Problem description:
Locate every line in the records that contains the string "arched" and copy each one out. Case counts.

━━ Supplied records ━━

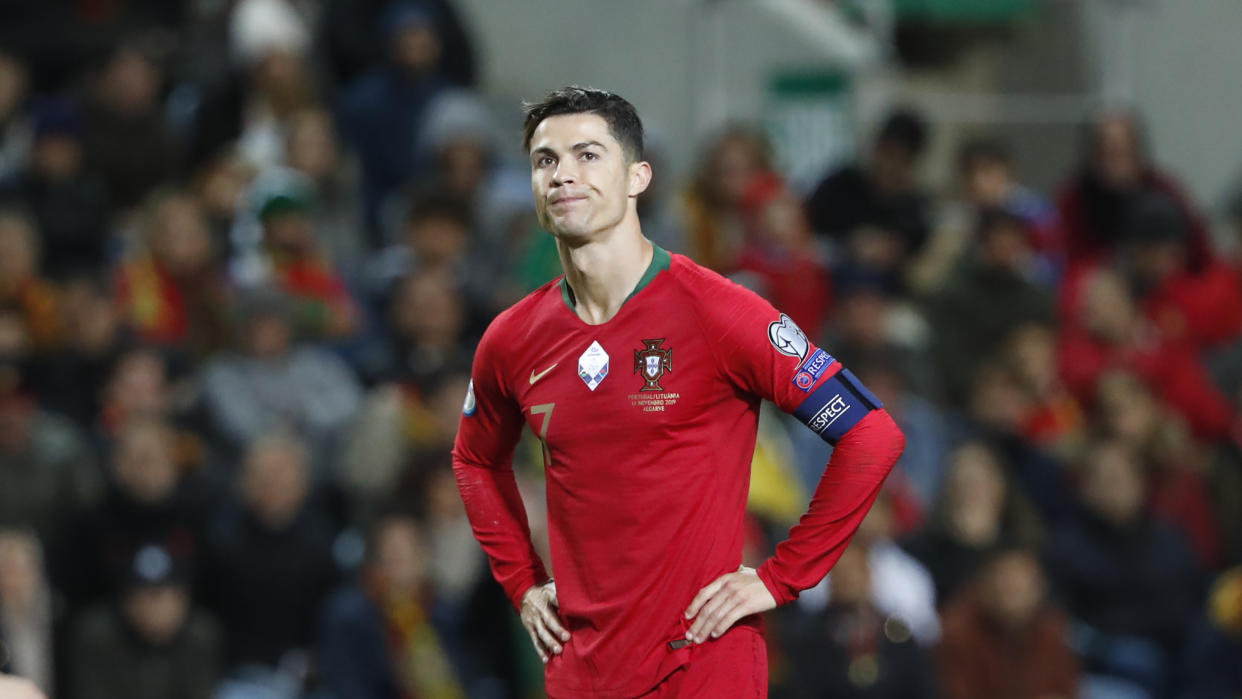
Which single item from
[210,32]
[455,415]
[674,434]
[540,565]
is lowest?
[455,415]

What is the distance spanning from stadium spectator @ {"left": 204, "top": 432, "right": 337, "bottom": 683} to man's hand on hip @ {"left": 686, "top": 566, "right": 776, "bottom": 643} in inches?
173

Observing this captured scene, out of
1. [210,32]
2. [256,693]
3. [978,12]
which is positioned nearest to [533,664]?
[256,693]

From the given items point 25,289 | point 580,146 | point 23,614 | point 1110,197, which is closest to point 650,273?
point 580,146

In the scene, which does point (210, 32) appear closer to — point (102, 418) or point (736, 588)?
point (102, 418)

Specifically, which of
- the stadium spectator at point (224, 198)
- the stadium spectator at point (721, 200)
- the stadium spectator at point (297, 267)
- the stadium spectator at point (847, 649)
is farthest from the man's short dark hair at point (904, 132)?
the stadium spectator at point (224, 198)

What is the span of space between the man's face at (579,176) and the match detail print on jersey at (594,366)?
0.25 m

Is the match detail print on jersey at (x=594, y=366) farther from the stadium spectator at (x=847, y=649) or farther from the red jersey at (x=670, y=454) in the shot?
the stadium spectator at (x=847, y=649)

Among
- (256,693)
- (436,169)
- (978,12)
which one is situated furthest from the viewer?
(978,12)

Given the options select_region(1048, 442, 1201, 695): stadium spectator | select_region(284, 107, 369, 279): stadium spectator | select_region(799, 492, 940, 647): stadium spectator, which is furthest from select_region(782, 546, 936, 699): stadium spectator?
select_region(284, 107, 369, 279): stadium spectator

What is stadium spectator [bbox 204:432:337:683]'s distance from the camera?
331 inches

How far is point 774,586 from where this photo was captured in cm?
438

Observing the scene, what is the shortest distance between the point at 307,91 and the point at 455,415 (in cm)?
248

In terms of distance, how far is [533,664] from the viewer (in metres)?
8.30

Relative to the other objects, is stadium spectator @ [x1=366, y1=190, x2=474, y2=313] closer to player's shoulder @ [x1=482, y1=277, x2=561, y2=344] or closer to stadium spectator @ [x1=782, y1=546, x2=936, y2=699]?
stadium spectator @ [x1=782, y1=546, x2=936, y2=699]
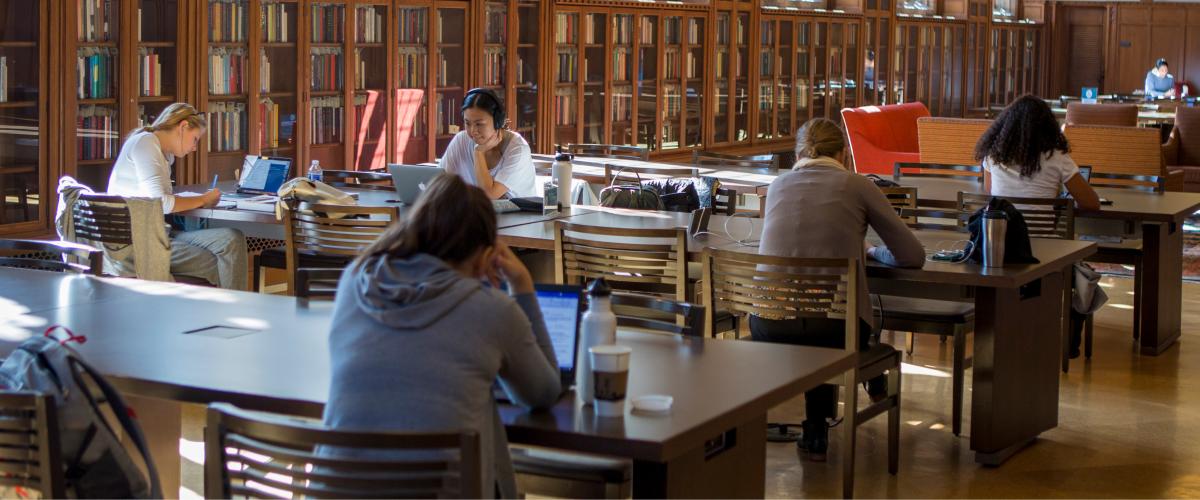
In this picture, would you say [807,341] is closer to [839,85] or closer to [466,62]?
[466,62]

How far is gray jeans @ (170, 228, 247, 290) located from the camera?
5.89 m

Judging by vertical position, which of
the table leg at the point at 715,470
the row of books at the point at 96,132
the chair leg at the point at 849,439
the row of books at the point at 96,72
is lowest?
the chair leg at the point at 849,439

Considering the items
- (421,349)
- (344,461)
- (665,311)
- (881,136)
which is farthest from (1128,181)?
(344,461)

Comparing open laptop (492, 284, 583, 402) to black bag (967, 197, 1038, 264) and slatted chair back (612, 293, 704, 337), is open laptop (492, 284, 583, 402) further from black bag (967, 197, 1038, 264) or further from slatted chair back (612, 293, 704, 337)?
black bag (967, 197, 1038, 264)

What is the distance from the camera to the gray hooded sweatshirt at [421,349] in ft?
8.02

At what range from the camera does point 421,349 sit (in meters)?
2.45

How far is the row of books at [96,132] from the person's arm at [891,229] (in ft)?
13.4

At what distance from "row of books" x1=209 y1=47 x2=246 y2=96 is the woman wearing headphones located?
69.2 inches

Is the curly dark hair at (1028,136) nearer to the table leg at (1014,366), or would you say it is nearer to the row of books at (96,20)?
the table leg at (1014,366)

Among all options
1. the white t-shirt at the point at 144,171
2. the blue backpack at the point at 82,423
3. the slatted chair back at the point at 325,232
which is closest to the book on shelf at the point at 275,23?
the white t-shirt at the point at 144,171

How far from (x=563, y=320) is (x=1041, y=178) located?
13.3ft

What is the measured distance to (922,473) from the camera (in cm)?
471

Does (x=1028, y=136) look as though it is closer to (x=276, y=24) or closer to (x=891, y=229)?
(x=891, y=229)

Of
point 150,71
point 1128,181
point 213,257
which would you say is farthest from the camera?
point 1128,181
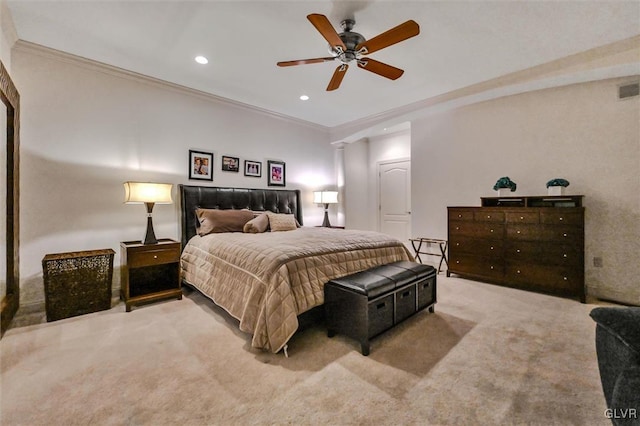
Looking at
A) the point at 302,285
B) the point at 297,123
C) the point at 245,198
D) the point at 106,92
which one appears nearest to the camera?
the point at 302,285

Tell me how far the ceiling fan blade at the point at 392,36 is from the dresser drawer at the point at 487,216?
8.30 ft

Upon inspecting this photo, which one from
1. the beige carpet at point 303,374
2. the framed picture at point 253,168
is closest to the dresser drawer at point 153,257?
the beige carpet at point 303,374

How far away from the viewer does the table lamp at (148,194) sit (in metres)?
2.85

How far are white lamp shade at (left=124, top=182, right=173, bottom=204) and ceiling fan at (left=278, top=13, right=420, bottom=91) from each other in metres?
1.91

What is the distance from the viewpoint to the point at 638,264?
9.54 ft

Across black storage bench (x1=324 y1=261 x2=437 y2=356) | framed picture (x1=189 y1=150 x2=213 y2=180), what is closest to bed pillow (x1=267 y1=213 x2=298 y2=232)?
framed picture (x1=189 y1=150 x2=213 y2=180)

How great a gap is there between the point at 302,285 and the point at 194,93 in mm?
3303

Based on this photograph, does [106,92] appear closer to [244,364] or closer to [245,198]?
[245,198]

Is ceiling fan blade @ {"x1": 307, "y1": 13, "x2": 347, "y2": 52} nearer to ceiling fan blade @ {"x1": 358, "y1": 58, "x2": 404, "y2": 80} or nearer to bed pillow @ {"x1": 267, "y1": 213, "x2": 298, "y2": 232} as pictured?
ceiling fan blade @ {"x1": 358, "y1": 58, "x2": 404, "y2": 80}

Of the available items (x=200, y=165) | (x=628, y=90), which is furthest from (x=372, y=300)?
(x=628, y=90)

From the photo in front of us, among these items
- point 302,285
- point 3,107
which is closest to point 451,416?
point 302,285

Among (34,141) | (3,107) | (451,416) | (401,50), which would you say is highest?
(401,50)

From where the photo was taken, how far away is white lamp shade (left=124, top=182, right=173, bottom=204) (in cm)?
285

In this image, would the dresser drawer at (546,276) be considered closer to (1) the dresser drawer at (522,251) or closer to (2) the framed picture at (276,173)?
(1) the dresser drawer at (522,251)
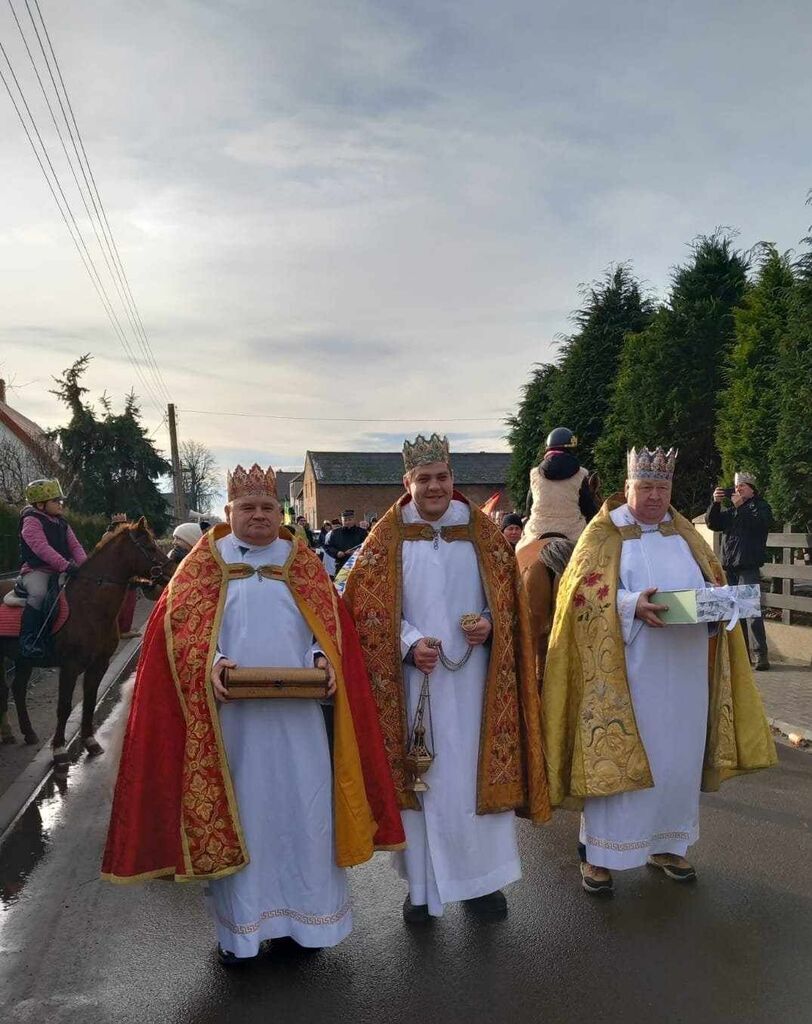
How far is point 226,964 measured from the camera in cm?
367

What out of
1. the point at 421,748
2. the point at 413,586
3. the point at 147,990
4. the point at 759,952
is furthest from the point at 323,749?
the point at 759,952

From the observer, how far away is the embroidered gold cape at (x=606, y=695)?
418cm

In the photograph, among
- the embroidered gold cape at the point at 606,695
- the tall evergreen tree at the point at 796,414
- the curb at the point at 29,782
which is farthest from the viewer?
the tall evergreen tree at the point at 796,414

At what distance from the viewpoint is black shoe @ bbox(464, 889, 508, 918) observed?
4055 mm

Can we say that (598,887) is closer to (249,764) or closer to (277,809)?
(277,809)

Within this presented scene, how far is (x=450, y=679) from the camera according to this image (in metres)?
4.02

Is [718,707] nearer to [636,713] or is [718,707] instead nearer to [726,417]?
[636,713]

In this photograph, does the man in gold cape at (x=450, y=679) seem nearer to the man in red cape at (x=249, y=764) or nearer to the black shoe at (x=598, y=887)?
the man in red cape at (x=249, y=764)

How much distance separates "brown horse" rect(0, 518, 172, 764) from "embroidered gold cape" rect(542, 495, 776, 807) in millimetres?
4367

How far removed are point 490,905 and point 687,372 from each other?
11.8 meters

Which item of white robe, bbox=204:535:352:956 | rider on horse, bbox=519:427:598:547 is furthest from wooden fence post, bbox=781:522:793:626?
white robe, bbox=204:535:352:956

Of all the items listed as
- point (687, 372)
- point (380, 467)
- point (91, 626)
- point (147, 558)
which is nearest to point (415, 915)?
point (91, 626)

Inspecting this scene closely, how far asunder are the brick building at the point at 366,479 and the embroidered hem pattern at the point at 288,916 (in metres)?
50.9

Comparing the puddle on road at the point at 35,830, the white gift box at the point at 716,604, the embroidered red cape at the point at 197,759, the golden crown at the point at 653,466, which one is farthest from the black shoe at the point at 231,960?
the golden crown at the point at 653,466
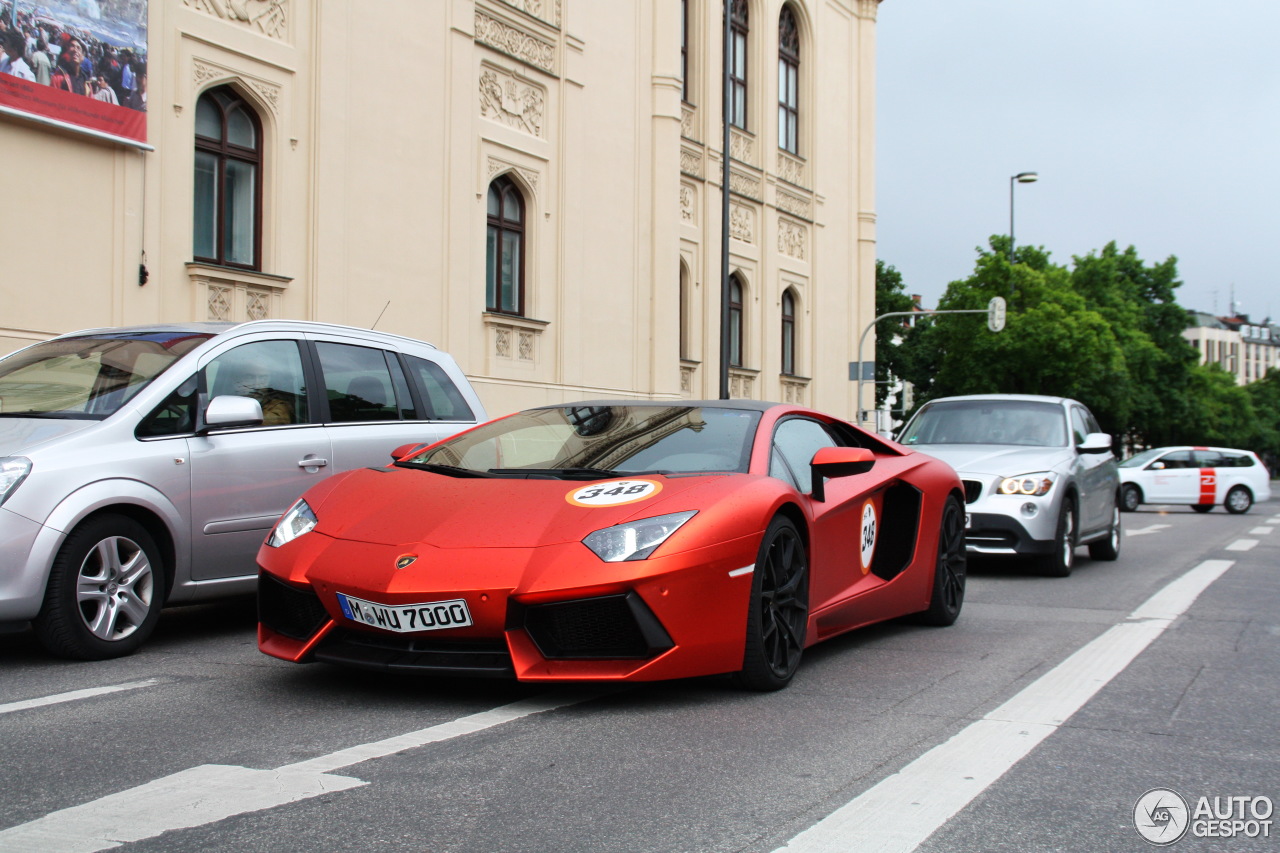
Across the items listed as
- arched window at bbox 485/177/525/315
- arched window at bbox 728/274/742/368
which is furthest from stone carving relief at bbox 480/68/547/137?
arched window at bbox 728/274/742/368

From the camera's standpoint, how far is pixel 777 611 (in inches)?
207

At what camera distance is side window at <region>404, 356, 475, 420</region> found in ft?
26.9

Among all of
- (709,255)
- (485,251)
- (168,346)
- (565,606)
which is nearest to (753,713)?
(565,606)

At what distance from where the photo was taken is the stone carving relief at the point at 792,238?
32.2m

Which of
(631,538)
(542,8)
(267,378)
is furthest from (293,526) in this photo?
(542,8)

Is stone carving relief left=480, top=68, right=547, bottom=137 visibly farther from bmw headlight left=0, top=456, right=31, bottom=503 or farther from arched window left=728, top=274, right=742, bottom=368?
bmw headlight left=0, top=456, right=31, bottom=503

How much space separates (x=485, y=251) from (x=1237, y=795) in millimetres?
17929

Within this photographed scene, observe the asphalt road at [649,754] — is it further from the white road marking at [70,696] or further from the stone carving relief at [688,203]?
the stone carving relief at [688,203]

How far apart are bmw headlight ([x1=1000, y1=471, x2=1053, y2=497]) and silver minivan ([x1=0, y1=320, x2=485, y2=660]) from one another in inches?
209

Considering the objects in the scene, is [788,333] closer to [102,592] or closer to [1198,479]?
[1198,479]

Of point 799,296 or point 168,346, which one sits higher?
point 799,296

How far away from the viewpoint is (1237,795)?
12.6 feet

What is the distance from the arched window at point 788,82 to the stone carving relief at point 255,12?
1775 cm

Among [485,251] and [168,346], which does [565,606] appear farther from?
[485,251]
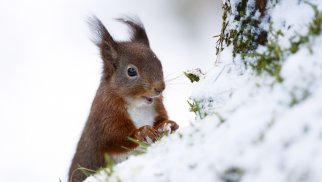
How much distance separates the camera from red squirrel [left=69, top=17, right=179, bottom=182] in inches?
130

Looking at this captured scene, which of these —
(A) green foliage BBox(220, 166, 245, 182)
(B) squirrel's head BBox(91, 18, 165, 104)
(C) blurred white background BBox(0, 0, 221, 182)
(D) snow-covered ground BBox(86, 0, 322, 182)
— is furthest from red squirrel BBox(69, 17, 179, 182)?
(C) blurred white background BBox(0, 0, 221, 182)

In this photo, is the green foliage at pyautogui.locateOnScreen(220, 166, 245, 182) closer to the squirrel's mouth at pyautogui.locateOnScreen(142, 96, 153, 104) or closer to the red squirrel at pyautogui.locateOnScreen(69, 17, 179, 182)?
the red squirrel at pyautogui.locateOnScreen(69, 17, 179, 182)

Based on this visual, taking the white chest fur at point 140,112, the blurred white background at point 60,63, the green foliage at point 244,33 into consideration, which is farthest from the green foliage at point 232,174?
the blurred white background at point 60,63

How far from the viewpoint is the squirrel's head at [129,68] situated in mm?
3475

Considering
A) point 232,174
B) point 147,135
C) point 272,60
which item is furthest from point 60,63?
point 232,174

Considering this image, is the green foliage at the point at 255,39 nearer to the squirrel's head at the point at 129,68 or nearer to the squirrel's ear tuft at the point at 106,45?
the squirrel's head at the point at 129,68

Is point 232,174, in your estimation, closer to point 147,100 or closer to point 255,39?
point 255,39

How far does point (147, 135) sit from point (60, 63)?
16.6 feet

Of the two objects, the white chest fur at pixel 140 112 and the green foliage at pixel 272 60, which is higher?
the green foliage at pixel 272 60

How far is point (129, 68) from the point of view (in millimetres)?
3611

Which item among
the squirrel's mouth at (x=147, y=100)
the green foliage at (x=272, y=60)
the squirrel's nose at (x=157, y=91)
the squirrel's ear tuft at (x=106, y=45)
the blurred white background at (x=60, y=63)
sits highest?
the green foliage at (x=272, y=60)

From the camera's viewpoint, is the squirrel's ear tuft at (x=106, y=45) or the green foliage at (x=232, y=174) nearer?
the green foliage at (x=232, y=174)

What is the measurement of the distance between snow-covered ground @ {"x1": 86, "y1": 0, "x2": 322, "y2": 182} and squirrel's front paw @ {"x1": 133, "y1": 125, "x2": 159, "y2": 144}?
0.91m

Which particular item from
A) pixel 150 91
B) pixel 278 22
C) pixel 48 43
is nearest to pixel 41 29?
pixel 48 43
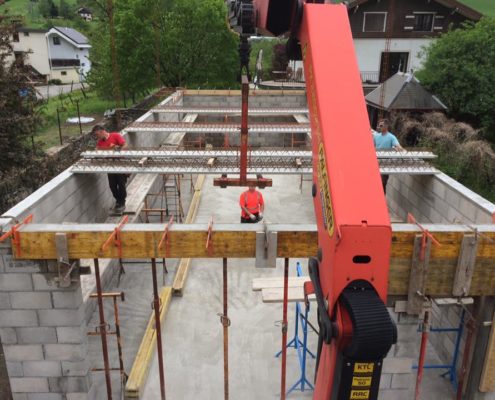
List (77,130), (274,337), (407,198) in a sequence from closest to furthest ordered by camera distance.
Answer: (274,337) → (407,198) → (77,130)

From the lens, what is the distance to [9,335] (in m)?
5.36

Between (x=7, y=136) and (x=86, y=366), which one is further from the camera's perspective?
(x=7, y=136)

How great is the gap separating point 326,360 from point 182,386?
403 cm

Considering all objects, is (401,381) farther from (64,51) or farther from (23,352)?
(64,51)

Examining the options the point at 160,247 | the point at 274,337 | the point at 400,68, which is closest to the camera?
the point at 160,247

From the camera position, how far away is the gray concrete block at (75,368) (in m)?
5.45

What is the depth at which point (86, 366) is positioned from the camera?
5508 mm

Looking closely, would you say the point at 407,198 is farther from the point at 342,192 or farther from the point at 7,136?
the point at 7,136

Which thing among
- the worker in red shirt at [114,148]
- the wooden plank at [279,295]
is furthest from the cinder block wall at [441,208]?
the worker in red shirt at [114,148]

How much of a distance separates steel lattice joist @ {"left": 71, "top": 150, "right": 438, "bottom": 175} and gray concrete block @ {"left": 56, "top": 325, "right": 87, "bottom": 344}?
12.5 ft

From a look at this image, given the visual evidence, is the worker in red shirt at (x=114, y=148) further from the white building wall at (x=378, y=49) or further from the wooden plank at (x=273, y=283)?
the white building wall at (x=378, y=49)

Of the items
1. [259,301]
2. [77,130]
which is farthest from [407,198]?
[77,130]

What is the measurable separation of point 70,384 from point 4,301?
1.28 metres

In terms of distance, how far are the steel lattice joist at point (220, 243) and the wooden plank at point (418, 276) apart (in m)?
0.06
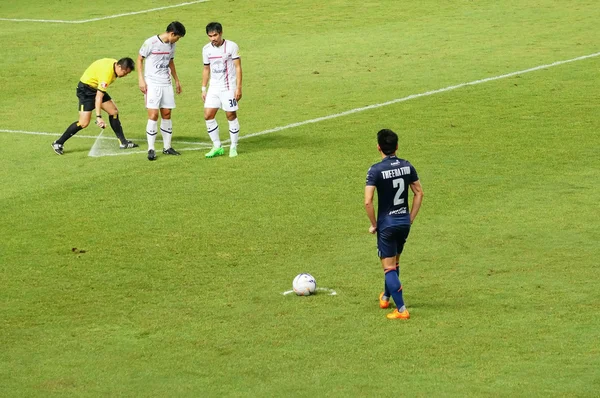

━━━

Task output:
- arched window at bbox 485/177/525/315
- arched window at bbox 728/274/742/368
arched window at bbox 728/274/742/368
Is stone carving relief left=480, top=68, right=547, bottom=137 visibly farther from bmw headlight left=0, top=456, right=31, bottom=503 or farther from arched window left=728, top=274, right=742, bottom=368?
What is the distance from the arched window at point 788,82 to the stone carving relief at point 255,12?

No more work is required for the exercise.